In looking at these sites that have been hit with the pharma hack, they're hosted across a wide array of web hosts and servers. They're most definitely not all NetSol hosted.

As far as I can tell, they're not even all on shared hosts.

[Ipstenu]

WPblogger, no worries

I'm saying that the vulnerabilities we presumed to be the root cause for the Network Solutions fiasco would be the same to cause this hack. Basically, both this hack and the one that nailed your employer can really only be performed if your server is insecure.

Server security is a tripod.

1. The ISP is responsible for making sure the sever itself is up to date with the latest patches etc, and that the server is configured in a safe way.
2. Web-apps are responsible for not unleashing needless insecurities to the system.
3. The end-user we pray to the flying spaghetti monster that they've not done something to violate security out of ignorance.

The 'flaw' in WordPress is an accepted inherent risk of most PHP/SQL webapps, in that for the SQL DB to be read, the password to that database must be kept in clear text (i.e. not encrypted). This is in the wp-config.php file.

The users can run into problems with this by having their wp-config.php file set so that anyone can read it (bad permissions - 777 for example). This IS NOT a flaw in web-app or the ISP, it's just ... well, ignorant (unless the ISP is forcing the file to be 777 to run WordPress, at which point it's their fault, and yes, there's an ISP that does that!). In addition, I know a lot of people who, instead of making a DB user for their blog, will put their server ID and password in that file, which means once it's been read, ANYONE can log into that server as them. I suspect this is done from ignorance as well.

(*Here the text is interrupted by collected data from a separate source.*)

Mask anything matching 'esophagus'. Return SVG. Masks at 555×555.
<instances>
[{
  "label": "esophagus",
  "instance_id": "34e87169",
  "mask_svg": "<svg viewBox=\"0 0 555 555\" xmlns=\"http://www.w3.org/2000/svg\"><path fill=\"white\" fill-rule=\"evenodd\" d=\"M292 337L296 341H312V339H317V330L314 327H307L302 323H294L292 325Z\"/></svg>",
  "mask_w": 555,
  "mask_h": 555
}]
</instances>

The ISP is responsible for making sure that if Joe User set his WP config file to 777, and put their server ID/Password in there, the worst they can do is shoot themselves in the foot by preventing them from reading anyone else's user directory. Limit the destruction on a per-user basis. There are a lot of Shared Hosts out there with lax security policies, which makes this more prevalent than I'd like.

Hopefully that made sense.

The Pharma hack seems to be looking for people with wp-config files that can be read, logging into the account as the User, and either adding files that edit the database, or both editing the database and adding the fake plugin files.

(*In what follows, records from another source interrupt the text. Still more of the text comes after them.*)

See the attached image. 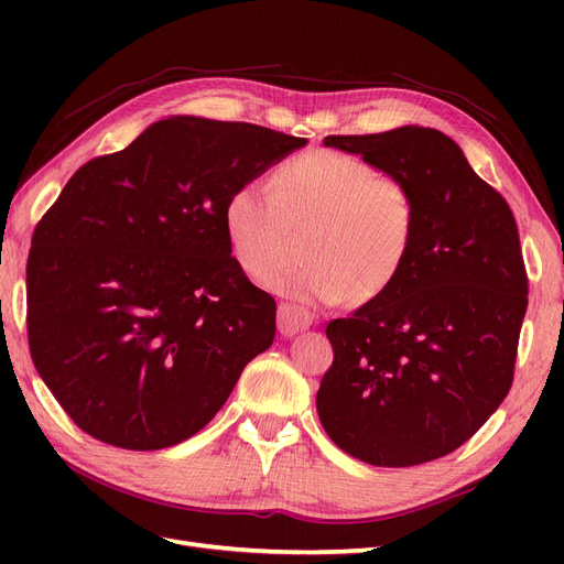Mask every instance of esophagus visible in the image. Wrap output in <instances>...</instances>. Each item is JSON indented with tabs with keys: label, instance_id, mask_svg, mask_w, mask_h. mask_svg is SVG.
<instances>
[{
	"label": "esophagus",
	"instance_id": "obj_1",
	"mask_svg": "<svg viewBox=\"0 0 564 564\" xmlns=\"http://www.w3.org/2000/svg\"><path fill=\"white\" fill-rule=\"evenodd\" d=\"M313 324V315L308 308L299 303H280L278 308V329L282 336H294Z\"/></svg>",
	"mask_w": 564,
	"mask_h": 564
}]
</instances>
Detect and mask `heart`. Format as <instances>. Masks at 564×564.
Returning <instances> with one entry per match:
<instances>
[{
  "label": "heart",
  "instance_id": "b5f03b06",
  "mask_svg": "<svg viewBox=\"0 0 564 564\" xmlns=\"http://www.w3.org/2000/svg\"><path fill=\"white\" fill-rule=\"evenodd\" d=\"M312 218L305 257L273 262L285 218ZM419 228L416 195L404 178L338 150H311L278 166L272 183L247 181L224 204L235 261L280 294L336 303L369 301L395 282ZM273 263L270 264L269 261Z\"/></svg>",
  "mask_w": 564,
  "mask_h": 564
}]
</instances>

IF you were vulnerable to the 0-Day/NetSol hack (and I'm only using that term because y'all were the big daddy name related to the hack) and you have not fixed the security issues with your wp-config.php file, you're probably at the same risk for this hack.

[andrea_r]

... and a lot of other hacks were going around where really the root cause was someone lifted their FTP passwords.

If I can get in and craftily replace your files via ftp (cuz, well, YOU can right?) then I can also do all other kinds of things.

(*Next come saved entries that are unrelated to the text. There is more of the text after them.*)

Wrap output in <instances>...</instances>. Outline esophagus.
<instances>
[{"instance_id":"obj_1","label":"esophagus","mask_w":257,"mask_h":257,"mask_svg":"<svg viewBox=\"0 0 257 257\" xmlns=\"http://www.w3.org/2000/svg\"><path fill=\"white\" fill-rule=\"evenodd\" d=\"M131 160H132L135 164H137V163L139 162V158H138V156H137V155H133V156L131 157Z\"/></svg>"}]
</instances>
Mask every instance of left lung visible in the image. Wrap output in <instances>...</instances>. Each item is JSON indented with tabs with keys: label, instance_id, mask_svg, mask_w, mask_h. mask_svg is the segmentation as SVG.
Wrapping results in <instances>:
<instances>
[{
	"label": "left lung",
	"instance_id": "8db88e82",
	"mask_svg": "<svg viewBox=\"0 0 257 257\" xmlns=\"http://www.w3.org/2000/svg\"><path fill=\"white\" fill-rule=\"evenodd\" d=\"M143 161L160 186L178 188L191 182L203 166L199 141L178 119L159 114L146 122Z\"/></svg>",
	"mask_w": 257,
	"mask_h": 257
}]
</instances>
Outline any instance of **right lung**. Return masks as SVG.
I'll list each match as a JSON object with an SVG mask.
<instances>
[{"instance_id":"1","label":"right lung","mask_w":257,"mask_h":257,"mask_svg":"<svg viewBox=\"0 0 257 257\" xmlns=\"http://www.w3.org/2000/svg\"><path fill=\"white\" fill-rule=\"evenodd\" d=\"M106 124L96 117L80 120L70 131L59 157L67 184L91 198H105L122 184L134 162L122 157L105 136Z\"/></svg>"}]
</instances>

Hmmm, I wonder if Chris decrypted that code and figured out what it did.

[WPblogger]

If a site being hit with the pharma hack implies that their web hosts has security issues, it would implicate several web hosting companies including:

• Media Temple (mentioned in the previous thread)
• GoDaddy
• 1 & 1
• Dream Host
• NLISP Internet
• pair Networks
• In2Net Network
• HostWay
• Local Launch
• 2N+1
• ServerBeach

And those are just from the few of the sites that I pulled up and verified...

[Ipstenu]

Not always.

A single user on a site being hit by the pharma (or 0-day), does not mean the server is insecure. It means the user account has been compromised.

An entire shared server being hit by any of those hacks probably is insecure.

It's a bit of hair splitting, but basically if it's just one person on a server, then they probably screwed up their own security settings and shot themselves in the foot. Get them to change passwords and check file security per http://codex.wordpress.org/Hardening_WordPress STAT! If everyone on the box is getting hit, then something's not right on the server itself, and your security team should stock up on Red Bull.

And in case this got missed, in no way what-so-ever am I EVER even considering blaming Network Solutions for ANYTHING (except their initial mis-representation of the hack being a WordPress only thing). Like I said, security's a tripod. If The WebHost did it's job, the damage will be limited on a per-user basis.